2. Eliminate your existing debt — as much as possible.
Accumulating debt on top of what you might already owe is a bad idea. Your business probably won’t turn a profit during its first few months — or even years — and in that time, compound interest could leave you with far more debt than what you started with. It is in your best interest to eliminate your existing debt as much as possible before jumping into a business that will increase your debt even further.
3. Know what you’re getting into.
Getting a personal loan means you are going to be personally liable for paying it off. But when your business fails, you’ll still owe whatever money you originally withdrew from the bank. Therefore take into consideration your business’s true chances of success. It’s tempting to believe that your idea is genius and will succeed but even good-on-paper businesses can fail in real life. Your business may not be as much of a “sure thing” as you think.
4. Get the best interest rates and terms.
Take your time shopping around for different loans and options for securing your new credit.

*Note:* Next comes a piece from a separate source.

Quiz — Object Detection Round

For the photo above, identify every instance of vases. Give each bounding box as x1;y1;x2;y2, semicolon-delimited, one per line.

Talk to different lenders, and see if you can negotiate a better deal. Obviously, the aim is to find the lowest rate you can. Securing the loan with a personal asset may help you get even better interest rates and conditions, but it’s also going to make that asset liable for repossession, so plan accordingly.
5. Have a back-up plan.
You need to understand that your business could fail, leaving you personally accountable for your new debts. If that happens, you need to be prepared. There are many options here, but you need to plan them out before you take the next step. Stories of entrepreneurs accumulating debt and worrying about their personal finances are all too common. So, try not to get into personal debt unless you know what you’re doing and are prepared for the potential consequences.